▼▼▼
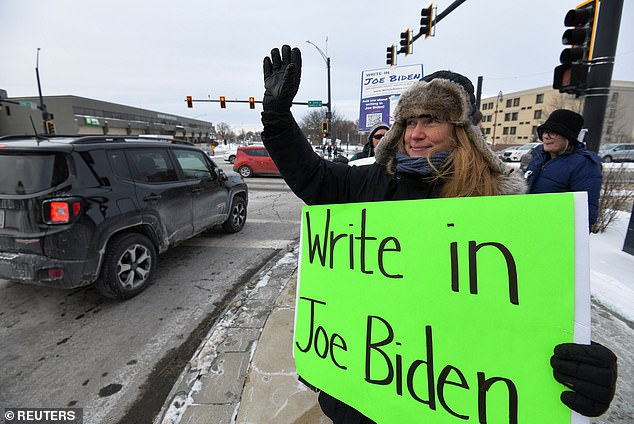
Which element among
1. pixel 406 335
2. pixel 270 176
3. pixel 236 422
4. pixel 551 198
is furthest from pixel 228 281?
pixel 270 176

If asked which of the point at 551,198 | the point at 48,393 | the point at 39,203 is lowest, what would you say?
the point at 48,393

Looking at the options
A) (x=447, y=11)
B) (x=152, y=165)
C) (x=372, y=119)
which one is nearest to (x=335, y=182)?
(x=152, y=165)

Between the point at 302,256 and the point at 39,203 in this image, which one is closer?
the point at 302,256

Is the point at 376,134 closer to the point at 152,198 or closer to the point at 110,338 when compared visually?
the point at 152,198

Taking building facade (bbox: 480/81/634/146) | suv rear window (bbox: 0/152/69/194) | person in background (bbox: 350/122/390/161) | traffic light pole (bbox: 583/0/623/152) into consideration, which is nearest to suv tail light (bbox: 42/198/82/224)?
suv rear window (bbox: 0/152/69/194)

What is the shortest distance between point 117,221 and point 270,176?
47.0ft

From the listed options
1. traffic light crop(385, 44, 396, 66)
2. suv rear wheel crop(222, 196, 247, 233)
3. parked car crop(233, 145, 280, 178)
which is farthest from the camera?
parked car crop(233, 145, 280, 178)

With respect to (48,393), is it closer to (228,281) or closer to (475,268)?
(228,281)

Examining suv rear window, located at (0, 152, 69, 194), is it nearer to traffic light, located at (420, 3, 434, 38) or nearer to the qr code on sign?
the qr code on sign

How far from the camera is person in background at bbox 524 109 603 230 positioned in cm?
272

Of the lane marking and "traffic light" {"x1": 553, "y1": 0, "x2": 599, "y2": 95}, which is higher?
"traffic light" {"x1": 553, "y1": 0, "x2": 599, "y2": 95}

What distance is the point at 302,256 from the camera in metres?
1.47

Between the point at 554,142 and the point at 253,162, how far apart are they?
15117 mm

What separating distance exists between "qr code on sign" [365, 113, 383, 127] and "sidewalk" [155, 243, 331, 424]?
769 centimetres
▲▲▲
▼▼▼
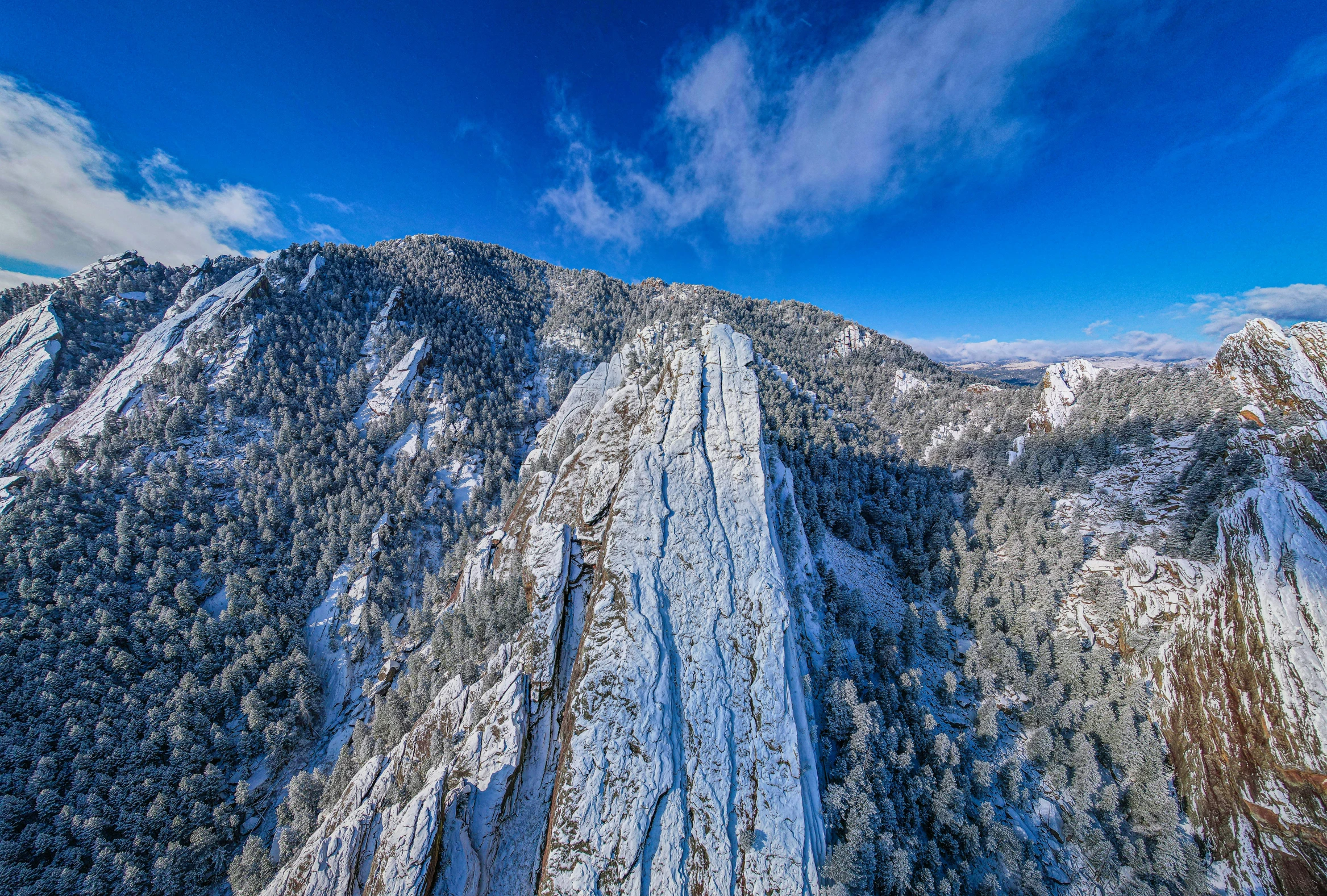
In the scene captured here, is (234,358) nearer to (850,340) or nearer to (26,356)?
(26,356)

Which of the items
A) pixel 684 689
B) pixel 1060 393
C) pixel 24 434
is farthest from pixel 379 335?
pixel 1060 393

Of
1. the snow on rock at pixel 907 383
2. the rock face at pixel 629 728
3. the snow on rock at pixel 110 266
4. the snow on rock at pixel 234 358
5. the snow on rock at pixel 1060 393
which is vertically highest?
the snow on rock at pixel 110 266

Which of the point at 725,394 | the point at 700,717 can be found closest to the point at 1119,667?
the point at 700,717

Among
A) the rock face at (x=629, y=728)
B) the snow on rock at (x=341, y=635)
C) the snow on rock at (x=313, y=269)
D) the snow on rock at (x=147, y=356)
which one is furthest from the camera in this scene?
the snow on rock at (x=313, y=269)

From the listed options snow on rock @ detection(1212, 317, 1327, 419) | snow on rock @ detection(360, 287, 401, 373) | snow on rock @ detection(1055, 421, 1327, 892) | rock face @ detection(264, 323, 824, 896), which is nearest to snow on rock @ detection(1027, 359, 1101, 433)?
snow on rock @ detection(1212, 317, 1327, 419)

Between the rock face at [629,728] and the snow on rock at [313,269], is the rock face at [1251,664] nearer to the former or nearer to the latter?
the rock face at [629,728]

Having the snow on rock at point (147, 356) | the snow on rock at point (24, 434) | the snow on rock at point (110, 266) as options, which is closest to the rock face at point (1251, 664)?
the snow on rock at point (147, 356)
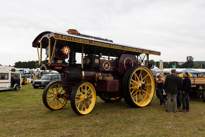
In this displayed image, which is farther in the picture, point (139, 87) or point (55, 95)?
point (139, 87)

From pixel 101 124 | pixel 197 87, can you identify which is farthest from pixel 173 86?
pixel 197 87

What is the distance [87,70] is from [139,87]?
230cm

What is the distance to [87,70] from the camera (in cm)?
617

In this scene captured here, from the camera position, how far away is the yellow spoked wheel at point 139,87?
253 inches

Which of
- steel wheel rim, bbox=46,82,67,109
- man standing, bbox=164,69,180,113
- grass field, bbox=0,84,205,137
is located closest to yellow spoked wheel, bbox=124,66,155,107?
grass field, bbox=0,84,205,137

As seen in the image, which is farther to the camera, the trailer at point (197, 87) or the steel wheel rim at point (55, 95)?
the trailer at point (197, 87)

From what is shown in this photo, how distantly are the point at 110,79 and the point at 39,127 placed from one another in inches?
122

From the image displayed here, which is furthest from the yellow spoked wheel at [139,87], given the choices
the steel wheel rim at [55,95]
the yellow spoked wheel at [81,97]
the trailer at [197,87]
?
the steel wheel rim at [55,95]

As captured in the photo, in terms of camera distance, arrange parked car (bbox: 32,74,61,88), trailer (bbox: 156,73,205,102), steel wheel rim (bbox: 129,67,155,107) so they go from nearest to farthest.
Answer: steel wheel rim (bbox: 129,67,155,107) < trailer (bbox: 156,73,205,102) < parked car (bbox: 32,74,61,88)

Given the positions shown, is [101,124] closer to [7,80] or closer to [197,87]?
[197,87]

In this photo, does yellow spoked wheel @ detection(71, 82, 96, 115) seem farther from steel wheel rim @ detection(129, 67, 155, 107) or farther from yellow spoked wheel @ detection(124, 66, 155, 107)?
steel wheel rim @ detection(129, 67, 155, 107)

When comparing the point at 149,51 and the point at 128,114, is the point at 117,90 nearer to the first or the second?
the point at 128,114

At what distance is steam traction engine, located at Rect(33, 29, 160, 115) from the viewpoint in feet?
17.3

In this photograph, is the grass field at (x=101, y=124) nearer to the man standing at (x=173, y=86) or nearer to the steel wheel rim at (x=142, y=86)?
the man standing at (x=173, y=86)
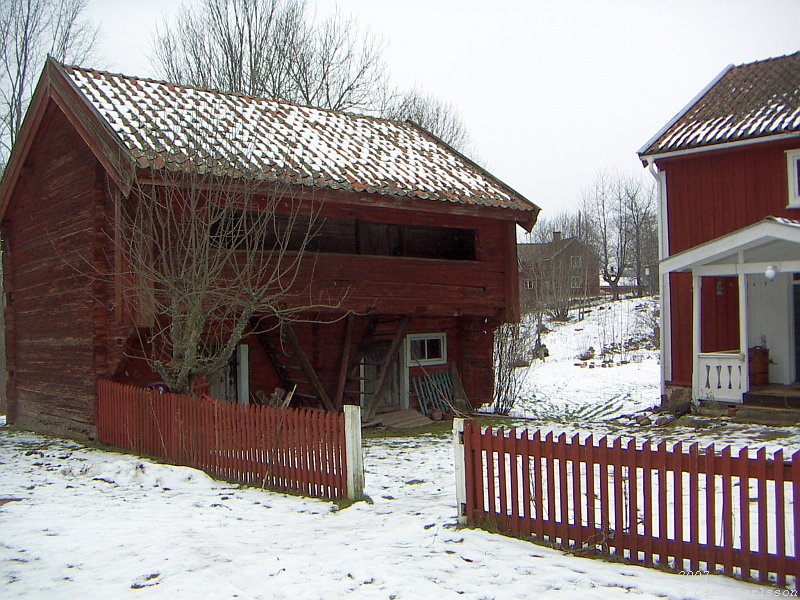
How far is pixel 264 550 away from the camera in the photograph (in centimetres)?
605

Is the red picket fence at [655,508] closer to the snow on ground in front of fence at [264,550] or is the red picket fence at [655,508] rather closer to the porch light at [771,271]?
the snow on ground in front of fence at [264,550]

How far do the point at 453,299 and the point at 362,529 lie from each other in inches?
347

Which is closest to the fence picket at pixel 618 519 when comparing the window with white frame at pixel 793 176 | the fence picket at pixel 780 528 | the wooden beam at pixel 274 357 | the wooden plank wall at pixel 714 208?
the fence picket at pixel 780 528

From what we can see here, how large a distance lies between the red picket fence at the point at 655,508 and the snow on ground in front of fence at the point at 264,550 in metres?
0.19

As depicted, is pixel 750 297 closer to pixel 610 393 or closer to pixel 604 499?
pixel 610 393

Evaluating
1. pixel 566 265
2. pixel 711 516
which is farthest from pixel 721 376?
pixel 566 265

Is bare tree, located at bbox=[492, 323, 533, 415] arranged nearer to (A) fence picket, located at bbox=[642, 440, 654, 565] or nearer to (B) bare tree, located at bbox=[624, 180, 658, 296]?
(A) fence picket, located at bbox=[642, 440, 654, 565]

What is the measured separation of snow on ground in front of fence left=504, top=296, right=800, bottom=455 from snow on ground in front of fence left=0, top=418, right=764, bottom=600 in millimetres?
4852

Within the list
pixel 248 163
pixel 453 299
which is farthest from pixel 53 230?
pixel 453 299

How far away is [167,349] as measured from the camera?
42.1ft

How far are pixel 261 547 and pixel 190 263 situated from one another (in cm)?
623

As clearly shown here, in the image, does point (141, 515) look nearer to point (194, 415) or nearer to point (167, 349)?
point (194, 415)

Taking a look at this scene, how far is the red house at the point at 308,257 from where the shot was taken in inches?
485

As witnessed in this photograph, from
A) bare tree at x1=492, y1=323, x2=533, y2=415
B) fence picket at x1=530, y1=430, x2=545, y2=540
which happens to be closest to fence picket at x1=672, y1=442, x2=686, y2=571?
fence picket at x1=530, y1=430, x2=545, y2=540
▲▲▲
- [SHORT PROBLEM]
Tally the lines in the records above that contain the word "displayed". Reply with the number alone.

- [ANSWER TO THIS TASK]
2